In improvisation, we create these prompts that allow us to be free to fail - you note that we need similar prompts in our daily lives to be our most creative selves.

“All day long, we're supposed to get things right. We're supposed to drive on the correct side of the road and pick up our kids at three and mow the lawn, do one right thing after another. And then somehow magically or mysteriously, there is a time in the day where we have real permission to make mistakes and messes. It's not easy to move from one place to the other. That's why I spend a lot of time with clients on the idea of ceremonial bridges. You have to have a way of moving to this other place where you have genuine really biting deep permission to make mistakes. So that's part of this initiation process: allowing yourself to move from one place to the other.”

And you write about the importance of play and imagination which is kind of drummed out of us as we become older.

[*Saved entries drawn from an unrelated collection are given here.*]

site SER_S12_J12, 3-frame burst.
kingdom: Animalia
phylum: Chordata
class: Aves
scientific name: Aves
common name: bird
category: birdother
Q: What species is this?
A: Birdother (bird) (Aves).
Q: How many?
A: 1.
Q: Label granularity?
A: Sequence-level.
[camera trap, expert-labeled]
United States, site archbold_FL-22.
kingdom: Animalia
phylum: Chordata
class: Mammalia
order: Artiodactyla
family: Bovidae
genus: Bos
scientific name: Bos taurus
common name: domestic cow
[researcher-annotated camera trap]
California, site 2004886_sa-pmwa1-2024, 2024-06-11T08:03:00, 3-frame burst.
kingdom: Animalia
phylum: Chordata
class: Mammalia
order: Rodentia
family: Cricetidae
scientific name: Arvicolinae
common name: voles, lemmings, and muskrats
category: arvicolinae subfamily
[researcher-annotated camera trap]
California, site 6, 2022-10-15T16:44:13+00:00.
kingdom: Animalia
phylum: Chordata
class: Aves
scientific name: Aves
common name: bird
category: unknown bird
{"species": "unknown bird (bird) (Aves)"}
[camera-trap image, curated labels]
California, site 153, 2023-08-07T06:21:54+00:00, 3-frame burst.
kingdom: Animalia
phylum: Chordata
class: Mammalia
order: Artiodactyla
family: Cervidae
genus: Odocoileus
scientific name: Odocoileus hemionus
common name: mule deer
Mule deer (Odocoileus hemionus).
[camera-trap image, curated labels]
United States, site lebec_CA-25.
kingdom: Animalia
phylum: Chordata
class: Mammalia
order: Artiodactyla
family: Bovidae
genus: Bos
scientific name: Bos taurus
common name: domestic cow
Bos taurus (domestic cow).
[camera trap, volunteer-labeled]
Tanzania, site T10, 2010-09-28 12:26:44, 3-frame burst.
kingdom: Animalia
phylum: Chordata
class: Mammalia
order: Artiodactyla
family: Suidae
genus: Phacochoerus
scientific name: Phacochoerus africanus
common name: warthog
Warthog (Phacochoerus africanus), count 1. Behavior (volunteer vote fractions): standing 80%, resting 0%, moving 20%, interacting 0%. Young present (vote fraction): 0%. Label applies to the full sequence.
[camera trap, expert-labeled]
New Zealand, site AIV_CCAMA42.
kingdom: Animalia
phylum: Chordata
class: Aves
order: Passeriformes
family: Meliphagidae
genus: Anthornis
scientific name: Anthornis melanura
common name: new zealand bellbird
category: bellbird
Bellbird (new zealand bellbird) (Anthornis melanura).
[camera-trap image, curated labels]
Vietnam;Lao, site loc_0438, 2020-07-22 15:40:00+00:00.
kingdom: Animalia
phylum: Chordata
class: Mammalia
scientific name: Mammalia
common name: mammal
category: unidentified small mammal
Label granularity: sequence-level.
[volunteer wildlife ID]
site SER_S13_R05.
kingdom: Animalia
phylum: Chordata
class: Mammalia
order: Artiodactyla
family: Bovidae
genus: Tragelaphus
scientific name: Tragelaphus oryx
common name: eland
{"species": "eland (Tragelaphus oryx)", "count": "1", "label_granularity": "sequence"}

“Well, one of the hallmarks of creativity has to do with something we did naturally as kids and then stop doing as adults, and that's being able to connect disparate things. For example, here's a salmon and here's a skyscraper. And a kid will naturally create a salmon shaped skyscraper. As we go through school, we are forced to stop doing that, we have to keep the salmon separate from the skyscrapers at all costs or we won't get the grades we want. So for me, play is that simple thing of making salmon shaped skyscrapers. Again, which is the hallmark of creativity.”

And understanding that the process is the most important thing to focus on, right?

“I'm trying to help people show up without attaching to outcomes. That's one of my main goals as a creativity coach, because if they have the power of outcomes in their mind too much or are too worried about how the thing is going to turn out, it won’t turn out well. And so I have to give them my little lecture about process and how reality is a process and only some things work. Only a percentage of what we do is going to turn out well, only a percentage of even the stuff that works is excellent. So there's a difference between good and excellent, and that the main thing is to show up. And so another way of saying this thing about showing up and not attaching to outcomes is to go there lightly.”